The bench, even while observing that the contract was shrouded in secrecy and that Enron had conquered much more than it did earlier, dismissed the petition in December 1996. A few months later, the Supreme Court of India, in one of its strangest decisions to date, (and there have been many), barred any argument on the issues raised by the High Court's ruling and the supporting documentary evidence furnished by the petitioners. It deleted all but one of the respondents from the case, including the government of India, the CEA and Enron, limited the scope of judicial review to the changing positions of the Government of Maharashtra, and appointed an amicus curiae to help the court. Even the restricted issue left to be adjudicated is still pending. Enron's triumph was final. Judicial review too had failed to resist the charms that so many others had succumbed to. Eventually, it was left to the market-place to undo the anomaly that the combined might of state and capital had contrived.

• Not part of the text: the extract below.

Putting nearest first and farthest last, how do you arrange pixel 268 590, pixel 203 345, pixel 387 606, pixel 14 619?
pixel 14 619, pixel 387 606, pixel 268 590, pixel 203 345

The appropriate conclusion

In all this there is a recurring question that remains unanswered: how did what is widely regarded as the most powerful and organised state in South Asia so willingly participate in a scheme to defraud itself? More to the point, how did what is known to be one of the slowest and most unresponsive bureaucracies and judiciaries in the world proceed with such speed to process Enron's requirements? The rules of evidence do not easily admit certitudes. But there is an interesting piece of information whose bearing or the lack of it on the project will depend entirely on whether one is disposed to a reasonable inference or a generous attitude. In 1995, Linda Powers, an Enron employee, in her sworn testimony to the US House Committee on Appropriations, said "Working though this process [of the evolution of Enron's Dabhol project] has given the Indian authorities a real and concrete understanding of the kinds of legal and policy changes needed in India, and has given Indian banks a real and concrete understanding of sound project lending practices. Moreover, our company spent an enormous amount of its own money— approximately $20 million—on this education and project development process alone, not including any project cost".

Among those thus educated, the MSEB by early 2001 had to default on payments on pain of bankruptcy, and two financial institutions, the Industrial Development Bank of India and the Industrial Credit and Investment Corporation of India, which were so assiduously instructed in the science of "sound project lending", have had their net worth wiped out. The reader is free to draw the appropriate conclusion.